The role of Health IT companies in enabling comprehensive care
While anecdotal evidence may encourage providers to engage in more advanced EHR use, health IT companies need to continue to innovate and collaborate to improve interoperability and care quality.
Widespread standardization will establish the foundation necessary for interoperability and yield improvements for health data exchange, Lusk says.
“It’s about going anywhere in the world and having my medical information available in real time for clinical care providers who have access to decision support and best practices that guide my care,” she said.
Experts also agreed more providers and health IT developers need to push to incorporate genomic, socioeconomic, and patient-generated data into EHR systems with advanced data analytics capabilities to allow for more comprehensive care.
“Successful HIT would be if the computer provided insights and answers to the questions that I have about a patient,” Tang said. “Artificial intelligence companies like IBM will want to partner with EHR vendors to help add this functionality to what they do.”

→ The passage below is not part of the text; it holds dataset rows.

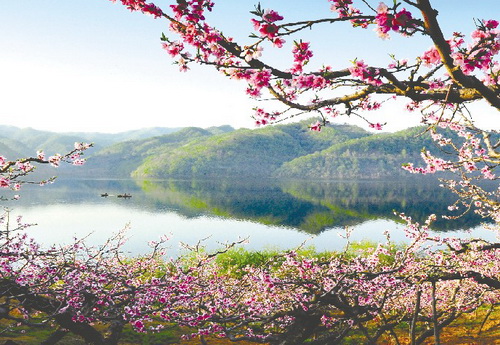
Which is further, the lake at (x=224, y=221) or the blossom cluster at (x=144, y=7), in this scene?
the lake at (x=224, y=221)

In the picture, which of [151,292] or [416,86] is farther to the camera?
[151,292]

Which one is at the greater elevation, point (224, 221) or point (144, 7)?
point (144, 7)

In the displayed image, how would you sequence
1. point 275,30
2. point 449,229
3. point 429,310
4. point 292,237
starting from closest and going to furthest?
point 275,30, point 429,310, point 292,237, point 449,229

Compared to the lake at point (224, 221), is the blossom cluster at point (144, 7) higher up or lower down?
higher up

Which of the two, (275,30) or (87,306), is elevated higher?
(275,30)

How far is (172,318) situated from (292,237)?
41.9 m

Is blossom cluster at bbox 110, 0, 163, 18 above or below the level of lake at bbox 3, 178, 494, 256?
above

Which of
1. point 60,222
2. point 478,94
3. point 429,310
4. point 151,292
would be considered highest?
point 478,94

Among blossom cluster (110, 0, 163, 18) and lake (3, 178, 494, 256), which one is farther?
lake (3, 178, 494, 256)

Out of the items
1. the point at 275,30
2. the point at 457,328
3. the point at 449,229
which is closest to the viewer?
the point at 275,30

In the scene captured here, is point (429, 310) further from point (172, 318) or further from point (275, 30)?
point (275, 30)

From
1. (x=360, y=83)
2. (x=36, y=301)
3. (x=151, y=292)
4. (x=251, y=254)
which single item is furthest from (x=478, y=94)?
(x=251, y=254)

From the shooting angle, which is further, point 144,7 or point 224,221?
point 224,221

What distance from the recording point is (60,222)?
183ft
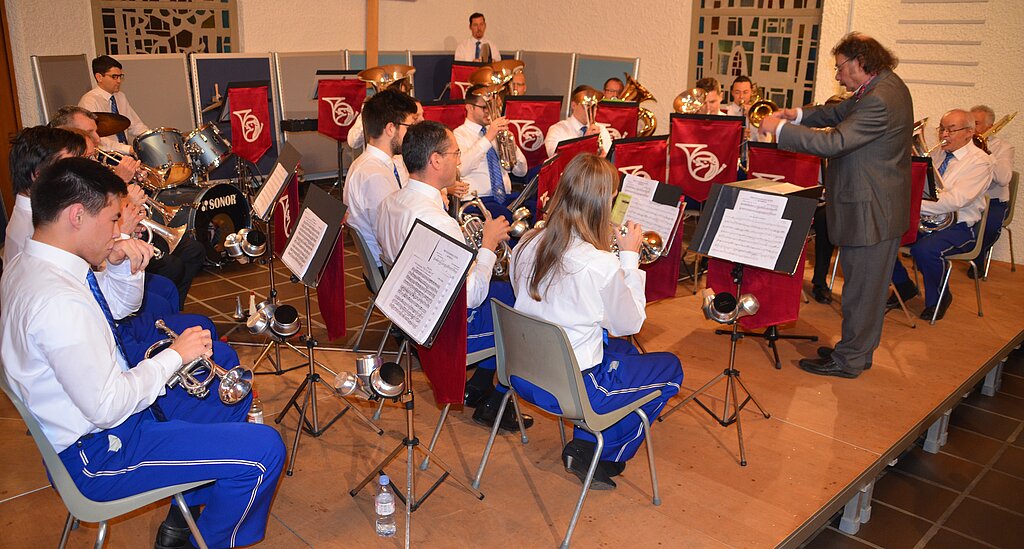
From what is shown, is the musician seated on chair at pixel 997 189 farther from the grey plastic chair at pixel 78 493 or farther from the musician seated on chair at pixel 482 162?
the grey plastic chair at pixel 78 493

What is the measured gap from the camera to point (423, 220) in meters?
3.72

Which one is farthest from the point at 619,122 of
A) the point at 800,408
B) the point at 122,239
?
the point at 122,239

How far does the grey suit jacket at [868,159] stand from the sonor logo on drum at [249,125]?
17.4ft

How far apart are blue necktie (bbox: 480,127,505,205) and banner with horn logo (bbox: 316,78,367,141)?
259 cm

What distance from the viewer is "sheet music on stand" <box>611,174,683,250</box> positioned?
4719 mm

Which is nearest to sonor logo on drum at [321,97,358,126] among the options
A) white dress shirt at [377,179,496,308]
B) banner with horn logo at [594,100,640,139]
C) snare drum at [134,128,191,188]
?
snare drum at [134,128,191,188]

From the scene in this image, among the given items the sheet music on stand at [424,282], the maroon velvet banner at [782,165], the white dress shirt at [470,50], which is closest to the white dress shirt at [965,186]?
the maroon velvet banner at [782,165]

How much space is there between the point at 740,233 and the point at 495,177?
264cm

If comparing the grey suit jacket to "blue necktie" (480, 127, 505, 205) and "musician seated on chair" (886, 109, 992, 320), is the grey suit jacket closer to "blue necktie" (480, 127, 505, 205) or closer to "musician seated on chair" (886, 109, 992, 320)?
"musician seated on chair" (886, 109, 992, 320)

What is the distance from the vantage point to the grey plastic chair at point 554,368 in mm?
3090

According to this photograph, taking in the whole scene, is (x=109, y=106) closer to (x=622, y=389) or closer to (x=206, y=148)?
(x=206, y=148)

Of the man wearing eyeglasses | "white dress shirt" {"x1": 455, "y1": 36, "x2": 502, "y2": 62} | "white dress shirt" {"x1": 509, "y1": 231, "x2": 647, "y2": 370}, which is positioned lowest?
"white dress shirt" {"x1": 509, "y1": 231, "x2": 647, "y2": 370}

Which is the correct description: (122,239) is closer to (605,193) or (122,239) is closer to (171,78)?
(605,193)

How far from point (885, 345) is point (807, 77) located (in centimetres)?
513
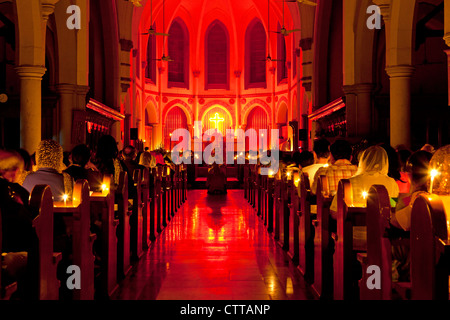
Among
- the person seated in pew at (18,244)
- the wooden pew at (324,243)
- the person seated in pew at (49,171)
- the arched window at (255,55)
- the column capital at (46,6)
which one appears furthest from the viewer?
the arched window at (255,55)

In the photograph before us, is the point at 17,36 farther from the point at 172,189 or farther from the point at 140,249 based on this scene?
the point at 140,249

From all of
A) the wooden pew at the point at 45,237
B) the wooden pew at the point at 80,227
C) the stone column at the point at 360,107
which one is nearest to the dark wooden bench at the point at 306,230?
the wooden pew at the point at 80,227

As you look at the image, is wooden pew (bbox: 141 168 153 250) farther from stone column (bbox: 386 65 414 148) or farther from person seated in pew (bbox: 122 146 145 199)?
stone column (bbox: 386 65 414 148)

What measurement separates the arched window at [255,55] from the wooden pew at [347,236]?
25.7 metres

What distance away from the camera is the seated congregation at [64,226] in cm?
303

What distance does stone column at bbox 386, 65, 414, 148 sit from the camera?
10.4 m

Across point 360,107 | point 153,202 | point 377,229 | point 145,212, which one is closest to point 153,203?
point 153,202

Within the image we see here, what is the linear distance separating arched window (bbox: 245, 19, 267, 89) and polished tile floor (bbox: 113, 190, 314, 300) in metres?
20.4

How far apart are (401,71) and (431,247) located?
8791mm

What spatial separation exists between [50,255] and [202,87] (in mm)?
27228

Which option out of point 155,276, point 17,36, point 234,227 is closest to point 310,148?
point 234,227

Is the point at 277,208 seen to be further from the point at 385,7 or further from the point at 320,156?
the point at 385,7

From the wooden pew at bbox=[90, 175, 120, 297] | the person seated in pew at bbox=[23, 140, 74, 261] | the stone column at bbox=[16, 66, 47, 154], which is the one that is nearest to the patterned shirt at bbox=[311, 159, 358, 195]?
the wooden pew at bbox=[90, 175, 120, 297]

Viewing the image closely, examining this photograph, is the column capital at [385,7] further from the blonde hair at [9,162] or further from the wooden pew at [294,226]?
the blonde hair at [9,162]
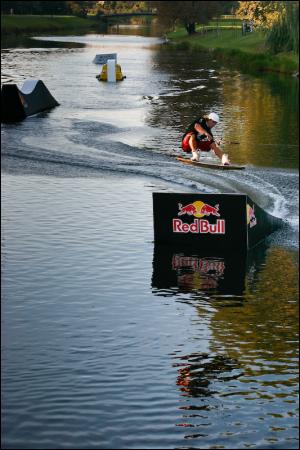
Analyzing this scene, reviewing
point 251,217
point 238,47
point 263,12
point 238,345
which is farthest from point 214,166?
point 238,47

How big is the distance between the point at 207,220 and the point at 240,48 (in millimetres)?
83215

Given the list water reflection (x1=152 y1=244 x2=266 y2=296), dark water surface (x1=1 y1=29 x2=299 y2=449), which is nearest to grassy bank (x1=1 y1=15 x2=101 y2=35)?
dark water surface (x1=1 y1=29 x2=299 y2=449)

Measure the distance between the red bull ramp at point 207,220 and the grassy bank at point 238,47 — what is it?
5318cm

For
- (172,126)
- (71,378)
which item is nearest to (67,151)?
(172,126)

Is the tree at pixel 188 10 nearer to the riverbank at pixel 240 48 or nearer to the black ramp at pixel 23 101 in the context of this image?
the riverbank at pixel 240 48

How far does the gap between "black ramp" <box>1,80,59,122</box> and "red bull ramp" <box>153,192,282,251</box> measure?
25737mm

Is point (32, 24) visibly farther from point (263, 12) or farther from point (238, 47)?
point (263, 12)

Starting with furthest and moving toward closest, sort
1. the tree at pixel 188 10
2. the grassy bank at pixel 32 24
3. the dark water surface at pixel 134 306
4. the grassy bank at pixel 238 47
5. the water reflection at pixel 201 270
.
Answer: the grassy bank at pixel 32 24 < the tree at pixel 188 10 < the grassy bank at pixel 238 47 < the water reflection at pixel 201 270 < the dark water surface at pixel 134 306

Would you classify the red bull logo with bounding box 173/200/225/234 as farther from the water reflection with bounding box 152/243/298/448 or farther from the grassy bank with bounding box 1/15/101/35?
the grassy bank with bounding box 1/15/101/35

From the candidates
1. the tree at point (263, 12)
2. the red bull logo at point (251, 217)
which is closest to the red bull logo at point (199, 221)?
the red bull logo at point (251, 217)

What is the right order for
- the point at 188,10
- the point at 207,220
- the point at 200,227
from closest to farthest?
the point at 207,220 → the point at 200,227 → the point at 188,10

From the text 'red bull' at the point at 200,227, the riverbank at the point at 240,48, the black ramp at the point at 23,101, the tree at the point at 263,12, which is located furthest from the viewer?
the riverbank at the point at 240,48

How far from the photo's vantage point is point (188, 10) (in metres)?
129

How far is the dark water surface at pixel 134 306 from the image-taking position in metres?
17.4
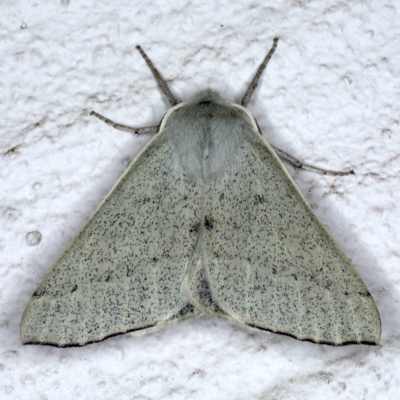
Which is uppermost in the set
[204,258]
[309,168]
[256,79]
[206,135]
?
[256,79]

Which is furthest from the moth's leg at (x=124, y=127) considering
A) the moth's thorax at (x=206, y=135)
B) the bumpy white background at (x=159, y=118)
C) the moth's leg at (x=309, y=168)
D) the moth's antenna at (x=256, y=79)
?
the moth's leg at (x=309, y=168)

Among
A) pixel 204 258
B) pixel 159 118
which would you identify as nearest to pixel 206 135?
pixel 159 118

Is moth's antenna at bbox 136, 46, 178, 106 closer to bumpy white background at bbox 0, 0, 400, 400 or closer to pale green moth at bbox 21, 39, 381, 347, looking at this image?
bumpy white background at bbox 0, 0, 400, 400

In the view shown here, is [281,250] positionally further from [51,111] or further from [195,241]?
[51,111]

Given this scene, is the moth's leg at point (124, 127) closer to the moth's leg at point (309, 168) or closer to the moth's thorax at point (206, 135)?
the moth's thorax at point (206, 135)

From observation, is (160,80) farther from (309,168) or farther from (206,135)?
(309,168)

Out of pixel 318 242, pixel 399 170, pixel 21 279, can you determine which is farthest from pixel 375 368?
pixel 21 279
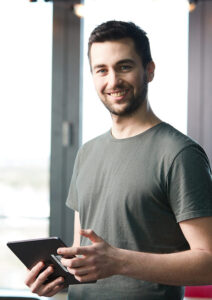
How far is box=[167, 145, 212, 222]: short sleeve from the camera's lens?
1144 millimetres

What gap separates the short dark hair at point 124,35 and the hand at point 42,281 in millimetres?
738

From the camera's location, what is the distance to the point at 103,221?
133 cm

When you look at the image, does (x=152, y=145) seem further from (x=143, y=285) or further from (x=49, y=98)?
(x=49, y=98)

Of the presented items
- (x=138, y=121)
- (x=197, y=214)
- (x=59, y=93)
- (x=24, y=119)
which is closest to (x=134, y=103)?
(x=138, y=121)

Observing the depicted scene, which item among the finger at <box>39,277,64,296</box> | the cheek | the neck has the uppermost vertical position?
the cheek

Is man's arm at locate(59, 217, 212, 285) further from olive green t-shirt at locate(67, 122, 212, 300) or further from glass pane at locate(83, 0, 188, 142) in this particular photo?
glass pane at locate(83, 0, 188, 142)

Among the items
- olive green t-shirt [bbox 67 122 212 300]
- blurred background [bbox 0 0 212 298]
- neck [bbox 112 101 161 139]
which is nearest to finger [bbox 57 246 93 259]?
olive green t-shirt [bbox 67 122 212 300]

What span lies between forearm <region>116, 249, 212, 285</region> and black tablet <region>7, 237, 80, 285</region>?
210mm

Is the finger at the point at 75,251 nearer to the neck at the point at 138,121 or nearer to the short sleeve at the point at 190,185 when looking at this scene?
the short sleeve at the point at 190,185

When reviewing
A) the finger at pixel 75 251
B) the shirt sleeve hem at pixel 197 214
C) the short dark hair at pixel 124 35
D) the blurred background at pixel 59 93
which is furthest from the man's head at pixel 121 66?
the blurred background at pixel 59 93

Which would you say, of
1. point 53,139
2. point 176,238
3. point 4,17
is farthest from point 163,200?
point 4,17

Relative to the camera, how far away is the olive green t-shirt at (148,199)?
1.16m

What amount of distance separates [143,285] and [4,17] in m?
2.13

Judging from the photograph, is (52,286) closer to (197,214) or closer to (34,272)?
(34,272)
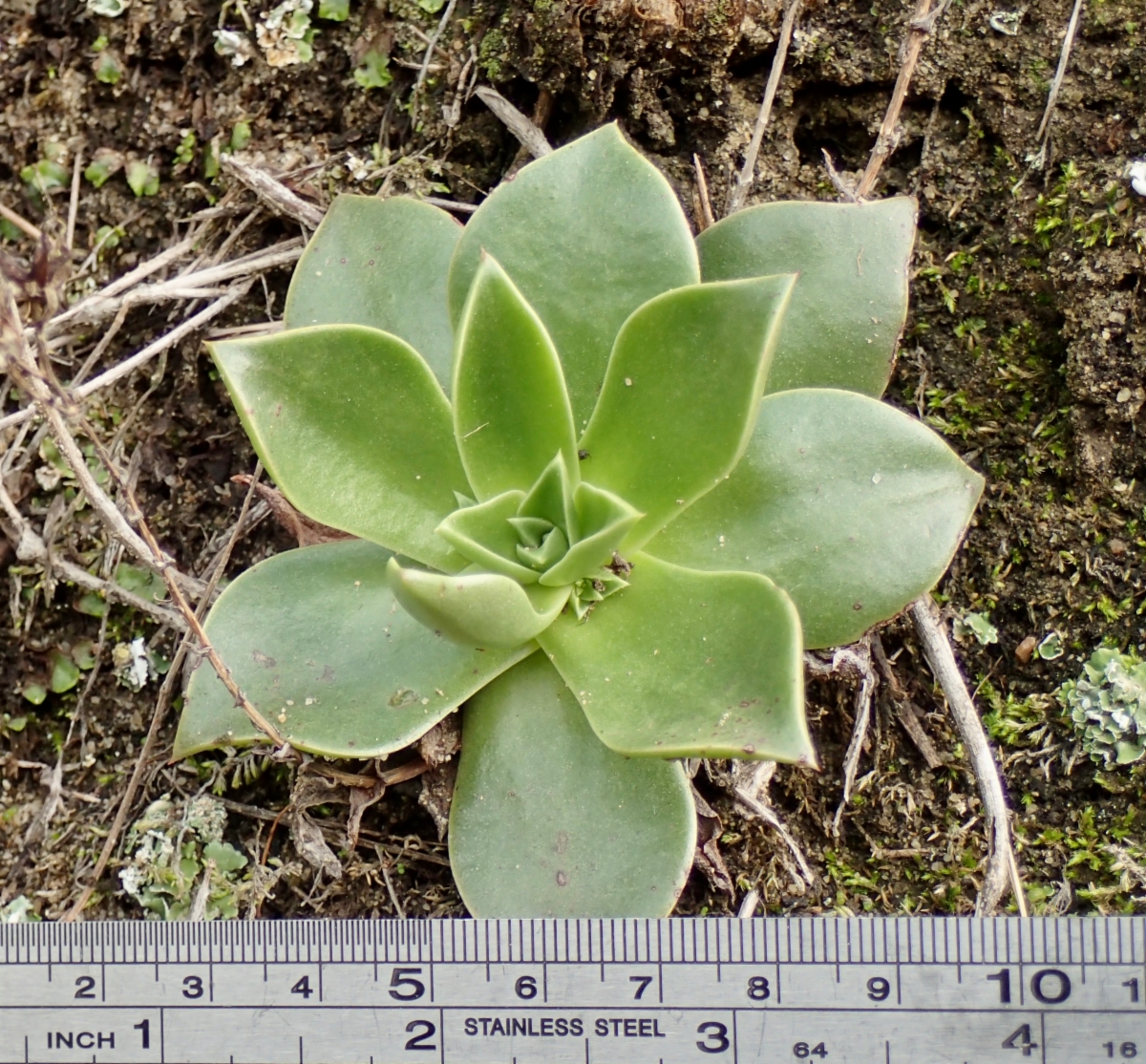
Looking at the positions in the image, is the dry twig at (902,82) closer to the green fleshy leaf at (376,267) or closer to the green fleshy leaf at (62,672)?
the green fleshy leaf at (376,267)

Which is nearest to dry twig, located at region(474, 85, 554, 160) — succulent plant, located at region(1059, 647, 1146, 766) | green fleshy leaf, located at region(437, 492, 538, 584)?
green fleshy leaf, located at region(437, 492, 538, 584)

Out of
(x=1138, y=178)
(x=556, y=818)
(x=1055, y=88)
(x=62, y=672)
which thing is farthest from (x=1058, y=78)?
(x=62, y=672)

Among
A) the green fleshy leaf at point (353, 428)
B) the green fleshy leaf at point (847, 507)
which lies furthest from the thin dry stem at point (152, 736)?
the green fleshy leaf at point (847, 507)

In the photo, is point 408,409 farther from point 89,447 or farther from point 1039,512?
point 1039,512

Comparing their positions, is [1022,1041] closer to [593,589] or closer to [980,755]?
[980,755]

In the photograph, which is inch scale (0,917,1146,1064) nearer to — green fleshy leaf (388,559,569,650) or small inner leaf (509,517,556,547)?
green fleshy leaf (388,559,569,650)

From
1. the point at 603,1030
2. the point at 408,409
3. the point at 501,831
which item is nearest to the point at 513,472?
the point at 408,409
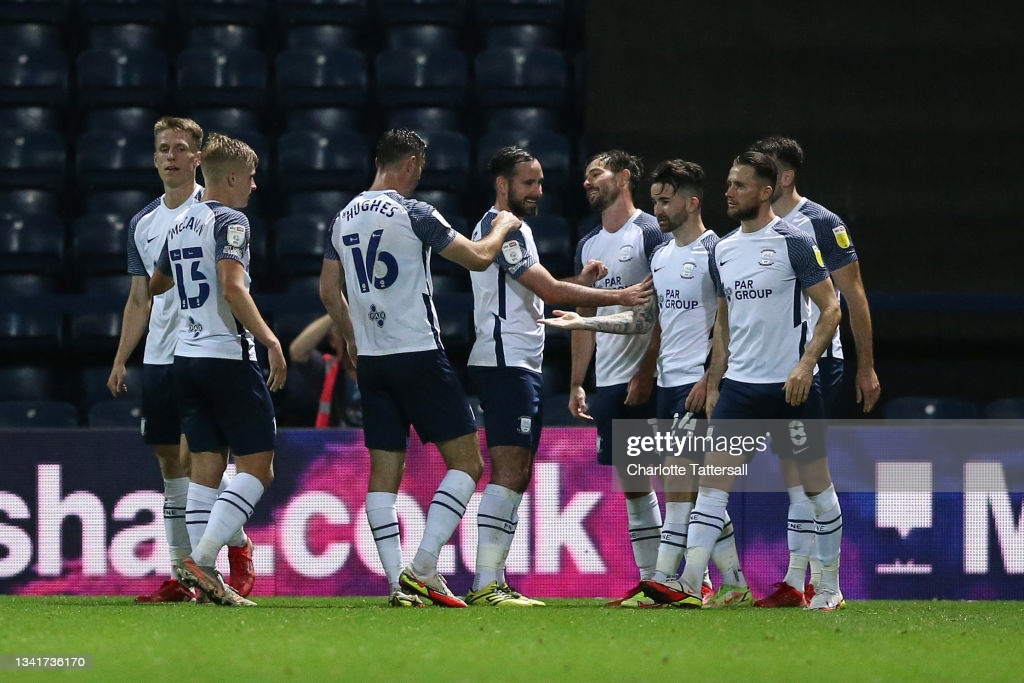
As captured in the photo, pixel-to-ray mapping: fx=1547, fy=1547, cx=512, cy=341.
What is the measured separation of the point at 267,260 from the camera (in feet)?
39.2

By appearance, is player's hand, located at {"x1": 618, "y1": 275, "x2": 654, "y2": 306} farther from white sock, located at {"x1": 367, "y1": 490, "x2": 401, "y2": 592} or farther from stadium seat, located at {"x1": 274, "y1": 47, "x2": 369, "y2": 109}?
stadium seat, located at {"x1": 274, "y1": 47, "x2": 369, "y2": 109}

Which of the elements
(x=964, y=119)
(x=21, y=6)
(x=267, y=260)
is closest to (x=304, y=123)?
(x=267, y=260)

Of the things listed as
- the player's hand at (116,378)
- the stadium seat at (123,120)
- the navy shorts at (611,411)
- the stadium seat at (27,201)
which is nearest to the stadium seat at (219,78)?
the stadium seat at (123,120)

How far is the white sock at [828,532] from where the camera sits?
7003 millimetres

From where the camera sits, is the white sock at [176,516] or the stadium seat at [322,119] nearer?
the white sock at [176,516]

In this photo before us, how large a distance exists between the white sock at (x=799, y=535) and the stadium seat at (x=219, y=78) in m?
7.15

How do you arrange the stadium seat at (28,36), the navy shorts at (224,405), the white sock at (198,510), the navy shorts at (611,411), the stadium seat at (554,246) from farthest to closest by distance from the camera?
the stadium seat at (28,36)
the stadium seat at (554,246)
the navy shorts at (611,411)
the white sock at (198,510)
the navy shorts at (224,405)

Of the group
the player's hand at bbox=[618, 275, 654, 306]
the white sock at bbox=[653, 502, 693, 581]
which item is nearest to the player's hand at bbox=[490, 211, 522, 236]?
the player's hand at bbox=[618, 275, 654, 306]

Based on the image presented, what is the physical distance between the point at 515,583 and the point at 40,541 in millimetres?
2594

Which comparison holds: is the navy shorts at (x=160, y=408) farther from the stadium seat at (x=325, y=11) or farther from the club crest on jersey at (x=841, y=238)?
the stadium seat at (x=325, y=11)

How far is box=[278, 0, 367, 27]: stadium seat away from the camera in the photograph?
1371 centimetres

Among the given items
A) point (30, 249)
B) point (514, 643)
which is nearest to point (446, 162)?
point (30, 249)

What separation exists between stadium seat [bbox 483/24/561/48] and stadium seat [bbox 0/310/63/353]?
458 cm

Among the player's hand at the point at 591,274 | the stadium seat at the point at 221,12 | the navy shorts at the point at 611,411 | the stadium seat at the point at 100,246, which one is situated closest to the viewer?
the player's hand at the point at 591,274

For their part, health IT companies should prioritize EHR usability to ensure provider satisfaction.
“In defense of the vendors, they were asked to do something very quickly,” Tang says. “Now is the time to work on improving usability. This would help contribute to successful [health IT] adoption.”
Engaging with national initiatives
As meaningful use comes to a close, interviewed experts urged providers and stakeholders to stay focused on interoperability and improvements in health IT use through various national efforts aimed at optimizing care quality.
For example, ONC recently began work implementing the trusted exchange framework and common agreement outlined by provisions in the 21st Century Cures Act. The national effort to improve interoperability combines feedback from stakeholders across the industry to encourage industry-wide standardization
Experts also pointed to an effort by the National Academy of Medicine (NAM) to devise national guidance for health IT use by publishing a series of discussion papers. The papers included insights from over 150 health IT leaders, researchers, scientists, and policymakers.
“They set forth a good overview of everything we need to do—where we are now and where we need to go,” says Frisse, one of the contributing authors. “They’re high-level, but I think that’s what we need.”
Rather than a single unified national plan, several efforts from healthcare organizations and associations across the industry will likely continue to pave the way for health IT improvements.
“There isn’t going to be a top-down government-driven plan to do this,” said Halamka. “It’s the industry recognizing there’s an urgency for doing this. I actually think we’re going to see the private sector blossom with innovation.”
In addition to stakeholder initiatives, market need and innovation will also drive progress in health IT use and interoperability.
“Sometimes you just need to let markets figure it out,” said Frisse. “Where new technologies are concerned, it can take several years for buyers and sellers to arrive at a value consensus and converge on a clear approach.
“I think in some instances, you’ve got to let the markets evolve,” he added.
Meanwhile, experts agreed regional health information exchanges (HIEs) and accountable care organizations (ACOs) will likely continue to foster interoperability improvements.
“We absolutely need to keep pushing forward and keep moving and keep understanding the barriers,” said Goldwater. “True interoperability—being able to send patient data on call, on demand, whenever and wherever it’s needed—will create a much more effective healthcare system. It would reduce errors, increase patient safety, and provide great insight into population health trends.”